Task: Report each line of the entries below that contains the word "nearest". Case counts.

Task material:
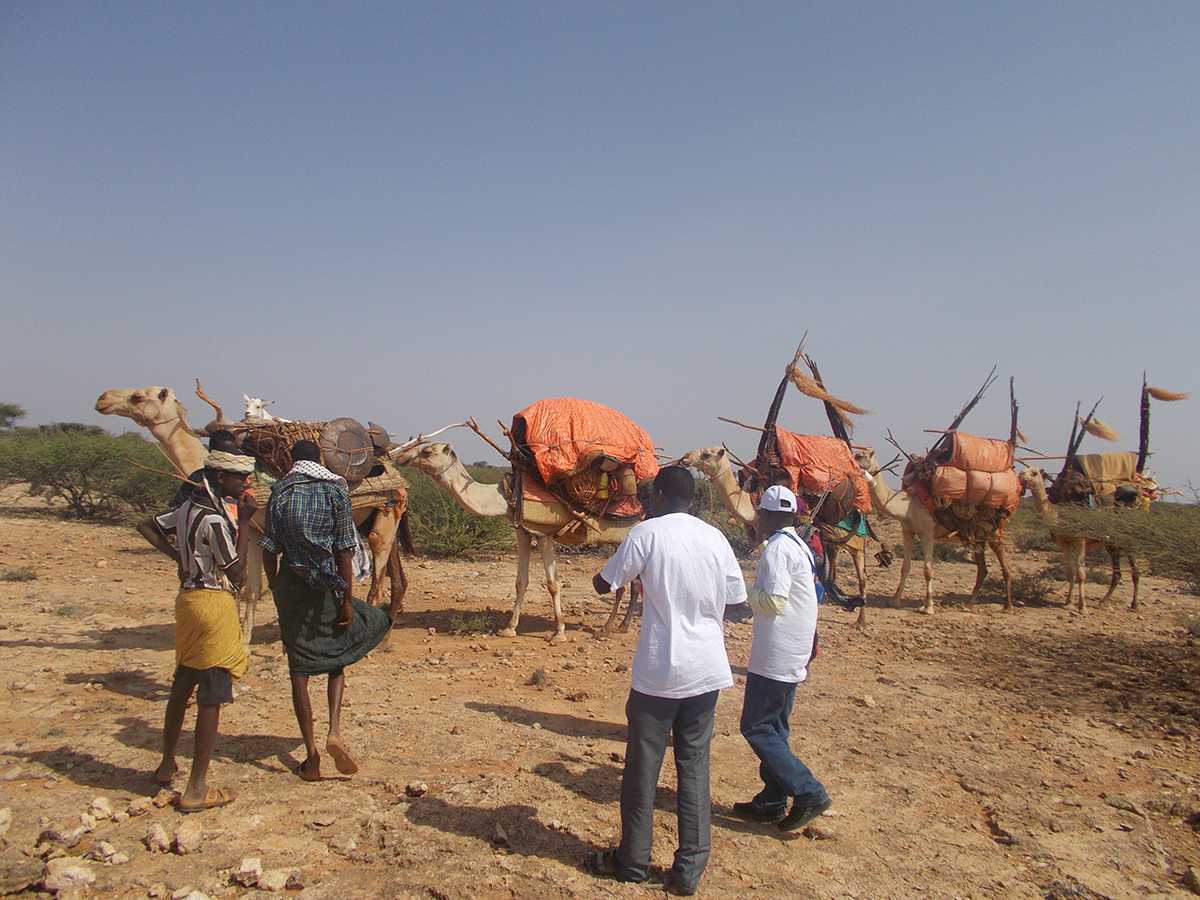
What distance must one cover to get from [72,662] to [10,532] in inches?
357

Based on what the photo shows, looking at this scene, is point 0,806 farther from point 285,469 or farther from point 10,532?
point 10,532

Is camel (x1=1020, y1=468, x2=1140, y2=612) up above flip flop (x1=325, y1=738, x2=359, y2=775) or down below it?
above

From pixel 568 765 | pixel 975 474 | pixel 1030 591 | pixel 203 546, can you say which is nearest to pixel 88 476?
pixel 203 546

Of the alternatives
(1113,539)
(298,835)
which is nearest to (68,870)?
(298,835)

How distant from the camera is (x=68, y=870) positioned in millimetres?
3029

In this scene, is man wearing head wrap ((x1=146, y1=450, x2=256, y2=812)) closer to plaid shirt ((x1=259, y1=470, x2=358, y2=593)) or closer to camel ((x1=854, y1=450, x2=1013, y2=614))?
plaid shirt ((x1=259, y1=470, x2=358, y2=593))

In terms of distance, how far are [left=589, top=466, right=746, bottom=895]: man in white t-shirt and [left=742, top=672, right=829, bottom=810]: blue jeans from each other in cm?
63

Final result:
From pixel 568 765 | pixel 975 474 | pixel 1030 591 | pixel 203 546, can you say which is nearest to pixel 88 476?
which is nearest to (68,870)?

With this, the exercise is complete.